Pour le Saint Père, "tous les chrétiens et les gens de bonne volonté sont appelés à lutter non seulement pour l’abolition de la peine de mort, mais aussi pour améliorer les conditions d’emprisonnement, dans un souci de respect de la dignité humaine des personnes privées de liberté." Le Pape François, pour qui "l’emprisonnement à vie est une peine de mort camouflée", a souligné que le Vatican a récemment supprimé l’emprisonnement à vie de son propre code pénal.
« La vie en commun a besoin de règles de coexistence dont la violation requiert une réponse adéquate, a reconnu le Pape François face à un public de juristes. Mais nous vivons des temps dans lesquels certains secteurs de la politique ou des médias incitent à la violence et à la vendetta, publique et privée, non seulement contre ceux qui sont responsables d’avoir commis des délits, mais aussi contre ceux qui sont soupçonnés, de façon plus ou moins fondée, d’avoir enfreint la loi ».
« Dans ce contexte, s’est développée dans les dernières décennies la conviction qu’à travers la condamnation, on peut résoudre les problèmes sociaux les plus divers. On croit qu’à travers la condamnation, on pourrait obtenir des bénéfices qui demanderaient la mise en place d’un autre type de politique sociale, économique et d’intégration sociale », a mis en garde le Pape.
La justice doit être au service de l’humain
En évoquant la question de la proportionnalité des peines, François a rappelé l’opposition explicite de l’Eglise à la peine de mort depuis l’encyclique de Jean-Paul II Evangelium Vitae. Il dénonce la politique des régimes totalitaires et dictatoriaux, qui utilisent leur code pénal comme instrument d’oppression de la dissidence politique ou de persécution des minorités religieuses et culturelles.
Le Pape a aussi évoqué l’usage abusif de la détention préventive et de la torture, qui ne se pratiquent pas seulement dans les camps de concentration rappelle-t-il, mais aussi dans « des institutions pour mineurs ou des hôpitaux psychiatriques ». Dans une allusion aux pratiques de la CIA dans la lutte contre le terrorisme, il a dénoncé « la responsabilité des Etats qui tolèrent la torture ou autorisent le transport dans leur espace aérien de détenus envoyés vers des centres qui pratiquent la torture ».
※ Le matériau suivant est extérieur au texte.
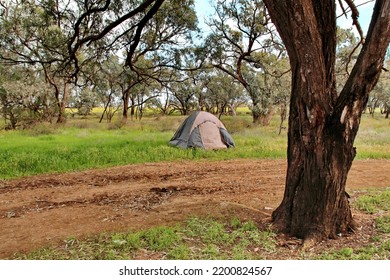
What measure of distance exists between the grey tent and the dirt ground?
184 cm

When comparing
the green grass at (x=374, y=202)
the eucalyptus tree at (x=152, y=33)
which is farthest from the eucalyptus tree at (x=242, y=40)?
the green grass at (x=374, y=202)

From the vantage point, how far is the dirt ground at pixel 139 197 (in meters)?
3.94

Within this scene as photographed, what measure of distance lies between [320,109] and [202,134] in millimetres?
7082

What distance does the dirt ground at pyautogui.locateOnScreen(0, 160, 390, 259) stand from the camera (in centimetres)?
394

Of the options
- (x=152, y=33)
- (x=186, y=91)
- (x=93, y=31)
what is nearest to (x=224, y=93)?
(x=186, y=91)

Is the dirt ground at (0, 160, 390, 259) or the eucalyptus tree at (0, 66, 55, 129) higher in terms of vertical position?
the eucalyptus tree at (0, 66, 55, 129)

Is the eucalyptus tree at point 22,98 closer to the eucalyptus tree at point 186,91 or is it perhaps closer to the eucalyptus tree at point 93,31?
the eucalyptus tree at point 93,31

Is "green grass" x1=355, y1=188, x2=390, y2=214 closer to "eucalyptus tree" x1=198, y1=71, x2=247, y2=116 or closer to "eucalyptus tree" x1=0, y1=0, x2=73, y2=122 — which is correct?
"eucalyptus tree" x1=0, y1=0, x2=73, y2=122

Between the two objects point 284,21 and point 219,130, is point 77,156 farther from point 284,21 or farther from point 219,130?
point 284,21

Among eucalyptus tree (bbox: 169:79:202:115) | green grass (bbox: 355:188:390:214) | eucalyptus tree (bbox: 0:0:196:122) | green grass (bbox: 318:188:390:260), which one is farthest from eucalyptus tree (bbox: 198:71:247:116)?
green grass (bbox: 318:188:390:260)

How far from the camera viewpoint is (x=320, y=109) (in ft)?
10.5

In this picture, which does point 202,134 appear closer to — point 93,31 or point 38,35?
point 93,31

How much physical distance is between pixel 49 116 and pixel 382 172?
17.0m

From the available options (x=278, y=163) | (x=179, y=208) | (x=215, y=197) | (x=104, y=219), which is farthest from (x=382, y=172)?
(x=104, y=219)
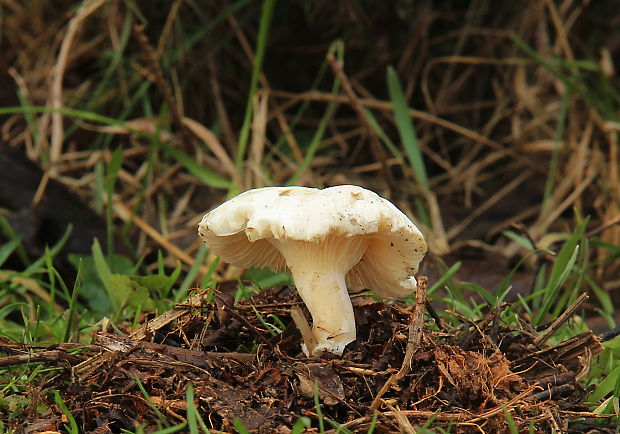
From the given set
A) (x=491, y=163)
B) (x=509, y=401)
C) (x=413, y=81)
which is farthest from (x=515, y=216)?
(x=509, y=401)

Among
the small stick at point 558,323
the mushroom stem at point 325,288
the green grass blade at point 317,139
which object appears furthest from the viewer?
the green grass blade at point 317,139

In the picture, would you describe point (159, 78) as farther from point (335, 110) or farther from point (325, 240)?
point (325, 240)

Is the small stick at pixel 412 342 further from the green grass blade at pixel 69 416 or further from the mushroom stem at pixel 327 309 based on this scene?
the green grass blade at pixel 69 416

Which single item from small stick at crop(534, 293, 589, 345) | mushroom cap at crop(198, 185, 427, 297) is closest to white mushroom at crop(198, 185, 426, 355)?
mushroom cap at crop(198, 185, 427, 297)

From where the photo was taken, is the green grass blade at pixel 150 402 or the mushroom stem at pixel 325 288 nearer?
the green grass blade at pixel 150 402

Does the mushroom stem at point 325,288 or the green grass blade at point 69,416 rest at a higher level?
the mushroom stem at point 325,288

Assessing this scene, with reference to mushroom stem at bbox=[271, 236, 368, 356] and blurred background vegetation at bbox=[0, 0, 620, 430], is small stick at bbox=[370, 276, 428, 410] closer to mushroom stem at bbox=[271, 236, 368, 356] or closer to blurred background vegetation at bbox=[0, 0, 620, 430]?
mushroom stem at bbox=[271, 236, 368, 356]

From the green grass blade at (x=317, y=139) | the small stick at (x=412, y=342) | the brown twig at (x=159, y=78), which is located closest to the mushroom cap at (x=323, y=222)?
the small stick at (x=412, y=342)

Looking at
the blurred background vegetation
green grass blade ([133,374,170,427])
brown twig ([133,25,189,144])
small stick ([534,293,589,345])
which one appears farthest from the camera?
the blurred background vegetation

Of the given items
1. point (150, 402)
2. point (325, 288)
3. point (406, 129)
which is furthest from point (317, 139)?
point (150, 402)

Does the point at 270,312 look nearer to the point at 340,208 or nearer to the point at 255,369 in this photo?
the point at 255,369
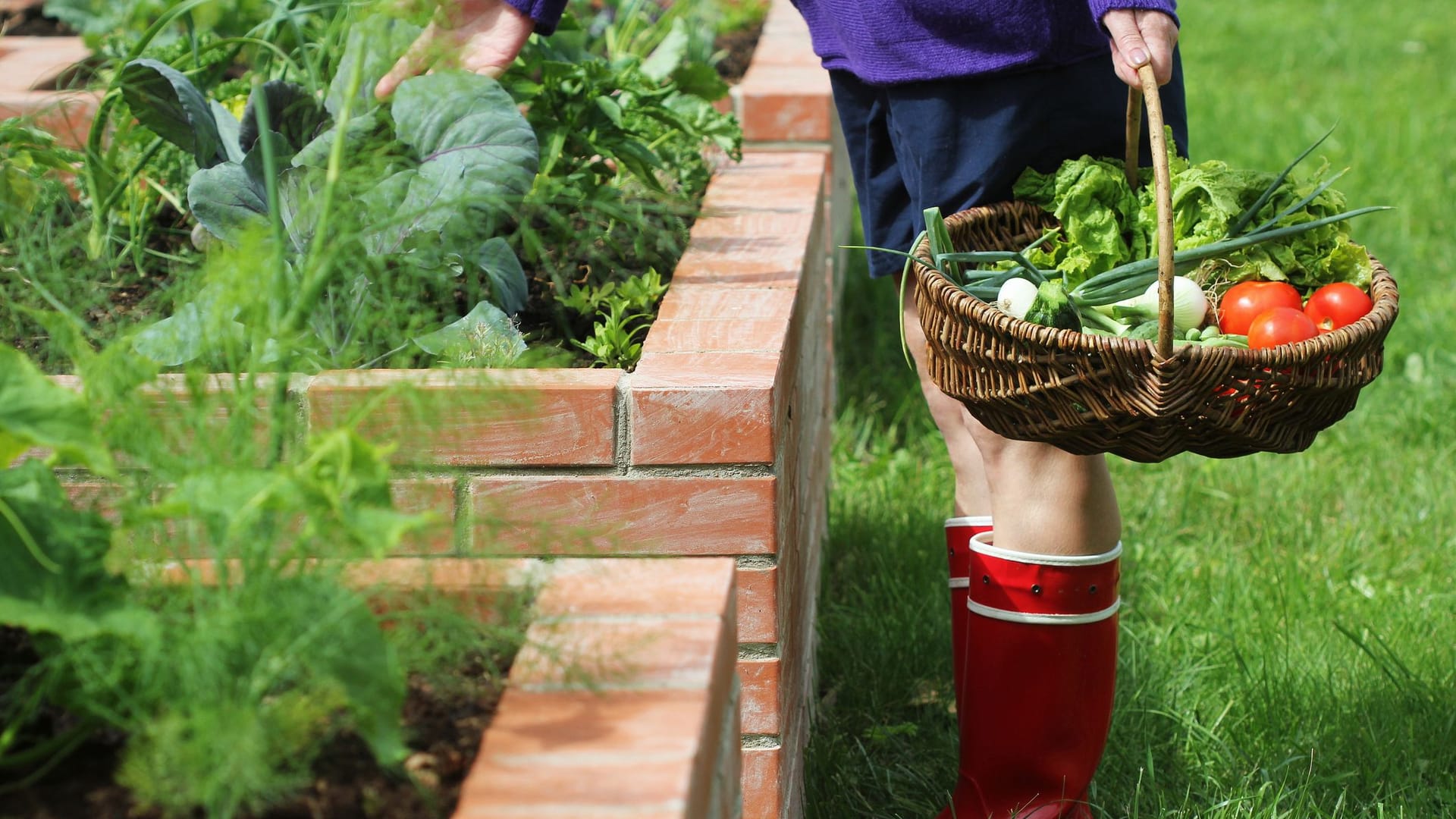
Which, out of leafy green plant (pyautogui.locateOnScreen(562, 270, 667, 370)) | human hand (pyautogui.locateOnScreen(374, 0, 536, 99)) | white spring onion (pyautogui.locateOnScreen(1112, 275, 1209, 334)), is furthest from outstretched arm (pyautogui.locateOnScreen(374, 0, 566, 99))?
white spring onion (pyautogui.locateOnScreen(1112, 275, 1209, 334))

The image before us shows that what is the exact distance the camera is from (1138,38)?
1.78m

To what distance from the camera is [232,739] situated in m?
0.99

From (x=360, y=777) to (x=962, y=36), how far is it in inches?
52.1

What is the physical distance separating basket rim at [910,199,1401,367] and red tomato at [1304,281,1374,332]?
26 millimetres

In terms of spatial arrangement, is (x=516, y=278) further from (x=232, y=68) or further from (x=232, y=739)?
(x=232, y=68)

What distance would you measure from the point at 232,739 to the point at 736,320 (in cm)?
115

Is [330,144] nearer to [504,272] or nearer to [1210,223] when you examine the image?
[504,272]

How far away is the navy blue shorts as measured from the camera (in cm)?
206

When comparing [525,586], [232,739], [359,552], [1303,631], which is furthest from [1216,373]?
[1303,631]

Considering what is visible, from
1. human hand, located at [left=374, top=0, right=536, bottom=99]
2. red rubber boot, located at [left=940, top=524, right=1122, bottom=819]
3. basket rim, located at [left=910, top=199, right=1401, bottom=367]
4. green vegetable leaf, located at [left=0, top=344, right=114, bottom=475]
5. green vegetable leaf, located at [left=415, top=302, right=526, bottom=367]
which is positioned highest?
human hand, located at [left=374, top=0, right=536, bottom=99]

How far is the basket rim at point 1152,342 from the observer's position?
5.13ft

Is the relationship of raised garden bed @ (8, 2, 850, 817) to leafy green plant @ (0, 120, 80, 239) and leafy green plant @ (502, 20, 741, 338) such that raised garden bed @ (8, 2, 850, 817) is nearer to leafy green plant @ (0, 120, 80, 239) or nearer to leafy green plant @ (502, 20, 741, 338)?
leafy green plant @ (502, 20, 741, 338)

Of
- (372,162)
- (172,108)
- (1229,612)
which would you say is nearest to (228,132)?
(172,108)

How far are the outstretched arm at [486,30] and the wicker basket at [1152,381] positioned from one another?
0.74 metres
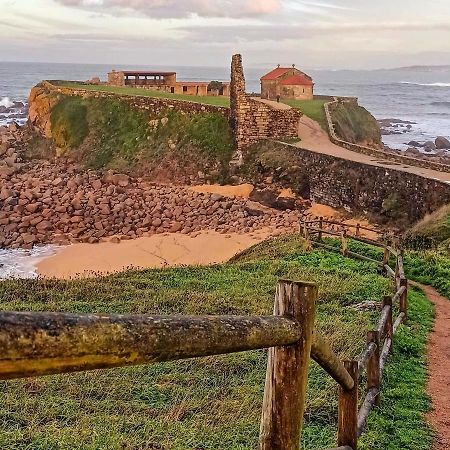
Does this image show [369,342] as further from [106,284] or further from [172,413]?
[106,284]

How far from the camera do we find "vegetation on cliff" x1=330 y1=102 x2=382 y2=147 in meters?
41.7

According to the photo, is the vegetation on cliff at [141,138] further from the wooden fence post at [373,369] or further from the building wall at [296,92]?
the wooden fence post at [373,369]

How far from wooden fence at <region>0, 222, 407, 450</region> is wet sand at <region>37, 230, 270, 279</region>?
19411mm

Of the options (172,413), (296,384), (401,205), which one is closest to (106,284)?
(172,413)

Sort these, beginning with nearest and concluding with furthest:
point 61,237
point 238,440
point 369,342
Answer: point 238,440
point 369,342
point 61,237

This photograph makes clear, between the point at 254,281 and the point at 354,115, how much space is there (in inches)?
1445

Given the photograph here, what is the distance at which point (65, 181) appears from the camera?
34406 mm

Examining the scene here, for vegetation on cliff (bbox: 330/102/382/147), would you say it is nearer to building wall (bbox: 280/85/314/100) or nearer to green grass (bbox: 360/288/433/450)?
building wall (bbox: 280/85/314/100)

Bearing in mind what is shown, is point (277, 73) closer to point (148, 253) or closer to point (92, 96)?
point (92, 96)

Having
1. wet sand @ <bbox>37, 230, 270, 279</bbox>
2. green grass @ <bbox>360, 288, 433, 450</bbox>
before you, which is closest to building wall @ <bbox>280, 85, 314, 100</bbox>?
wet sand @ <bbox>37, 230, 270, 279</bbox>

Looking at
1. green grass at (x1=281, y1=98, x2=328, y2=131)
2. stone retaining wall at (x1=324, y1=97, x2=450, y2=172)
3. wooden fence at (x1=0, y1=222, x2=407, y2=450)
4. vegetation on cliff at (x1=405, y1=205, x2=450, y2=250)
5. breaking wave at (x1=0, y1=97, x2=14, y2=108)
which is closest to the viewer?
wooden fence at (x1=0, y1=222, x2=407, y2=450)

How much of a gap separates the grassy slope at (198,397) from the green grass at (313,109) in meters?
29.0

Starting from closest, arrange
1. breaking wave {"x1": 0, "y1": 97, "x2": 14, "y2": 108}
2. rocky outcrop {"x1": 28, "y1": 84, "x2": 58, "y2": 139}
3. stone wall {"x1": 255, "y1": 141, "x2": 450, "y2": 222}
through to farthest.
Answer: stone wall {"x1": 255, "y1": 141, "x2": 450, "y2": 222} < rocky outcrop {"x1": 28, "y1": 84, "x2": 58, "y2": 139} < breaking wave {"x1": 0, "y1": 97, "x2": 14, "y2": 108}

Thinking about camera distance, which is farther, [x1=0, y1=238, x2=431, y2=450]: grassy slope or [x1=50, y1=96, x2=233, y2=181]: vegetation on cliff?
[x1=50, y1=96, x2=233, y2=181]: vegetation on cliff
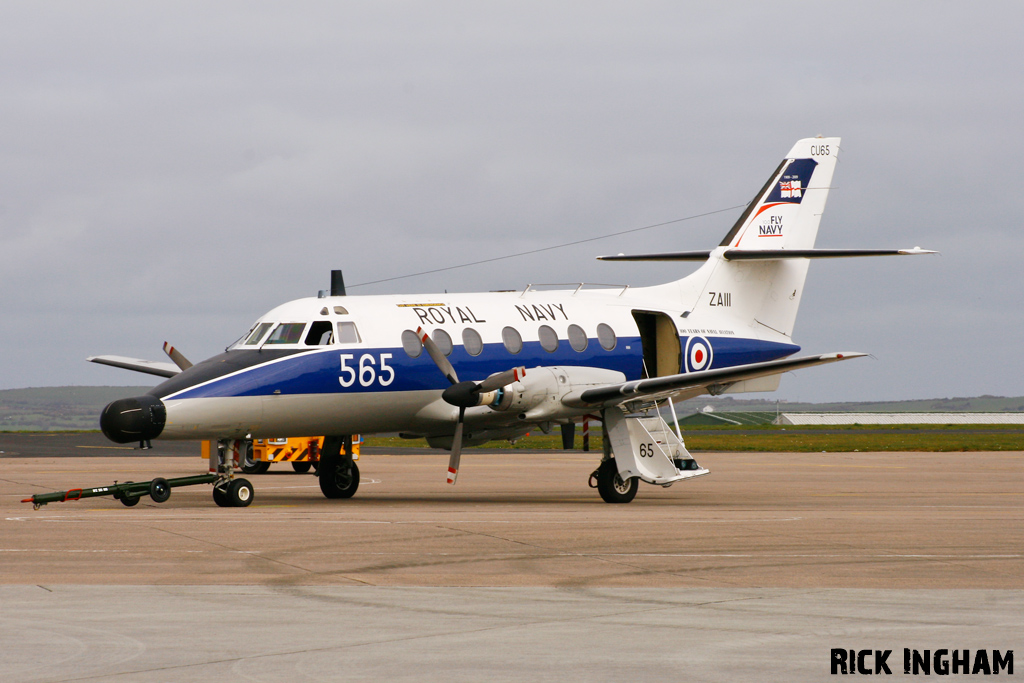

Ceci me fait revenir à l’article que j’ai écrit sur Les Nations Unies et les Drogues. Celui qui a besoin des drogues pour vivre et n’a pas les moyens de se les payer, volera ou commettra quelque délit pour obtenir cette drogue. Nous engorgeons ainsi nos prisons de possesseurs et d’utilisateurs de drogues, qui au départ ne sont pas des criminels, et en faisons des désaxés et des délinquants. Ce système pénitentiaire engorgé ne peut qu’avoir un caractère criminogène. La prison isolera pour un temps un délinquant du reste de la société et donnera à cette dernière l’illusion de la sécurité mais permettra la formation d’un bon nombre de délinquants qui deviendront, à leur sortie, de vrais dangers pour la sécurité des honnêtes citoyens.
Le populisme pénal ne prévoit que la répression et ne soucie pas de l’après. Il oublie que la prison doit avoir un double objectif : apporter la sécurité des gens et la réhabilitation ou l’encadrement du délinquant.
Sans aucun doute, la sécurité est chérissable. Mais il faut agir et légiférer avec raison et non seulement sur l’émotion. De plus, en ce qui concerne la politique sur les drogues, il faut se demander si l’emprisonnement est le moyen.
Louise Lamarre Proulx.
Présidente sortante de l’ACNU-Grand Montréal.